- AIM OF THE EXERCISE
Start at the line with "Tire tread detail" in the records below, stop at the line with "8715347213755 - Volare", and return every line in that span exactly, the two end lines included.
START PROVIDED RECORDS
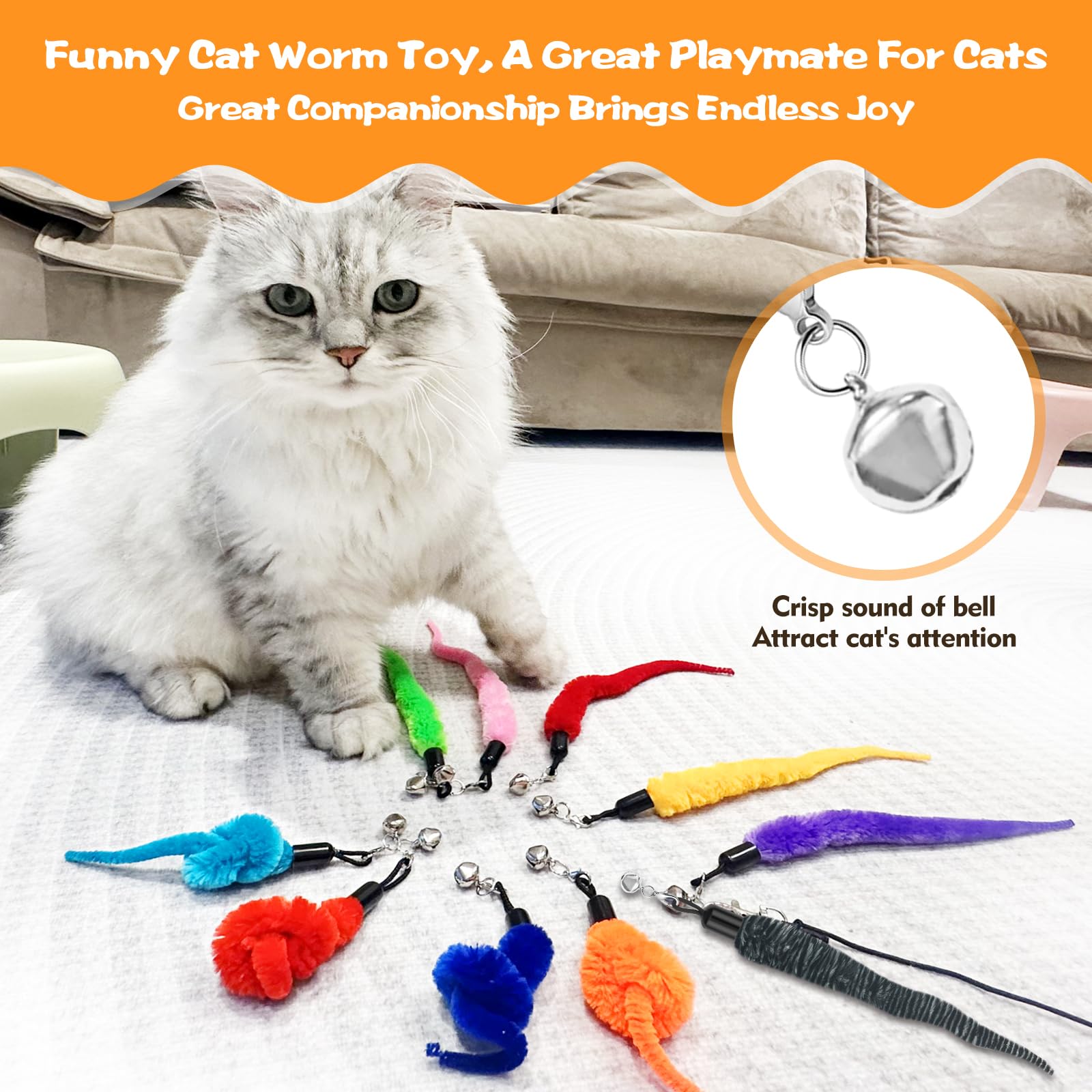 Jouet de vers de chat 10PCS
END PROVIDED RECORDS
START PROVIDED RECORDS
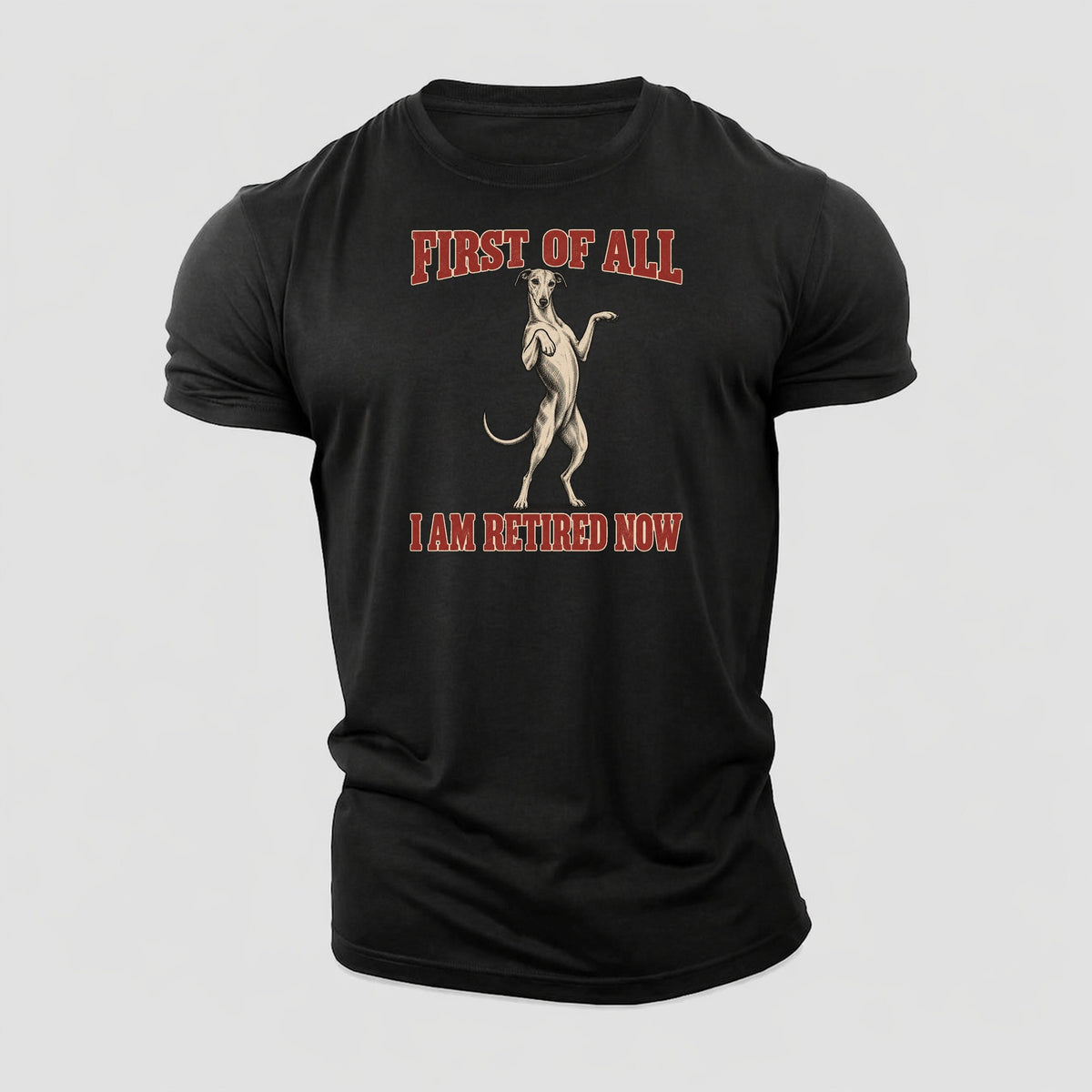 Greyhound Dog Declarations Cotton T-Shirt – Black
END PROVIDED RECORDS
START PROVIDED RECORDS
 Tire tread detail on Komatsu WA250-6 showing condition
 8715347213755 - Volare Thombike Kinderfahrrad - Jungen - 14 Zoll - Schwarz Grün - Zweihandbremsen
END PROVIDED RECORDS
- TASK OUTPUT
 Tire tread detail on Komatsu WA250-6 showing condition
 8715347213755 - Volare Thombike Kinderfahrrad - Jungen - 14 Zoll - Schwarz Grün - Zweihandbremsen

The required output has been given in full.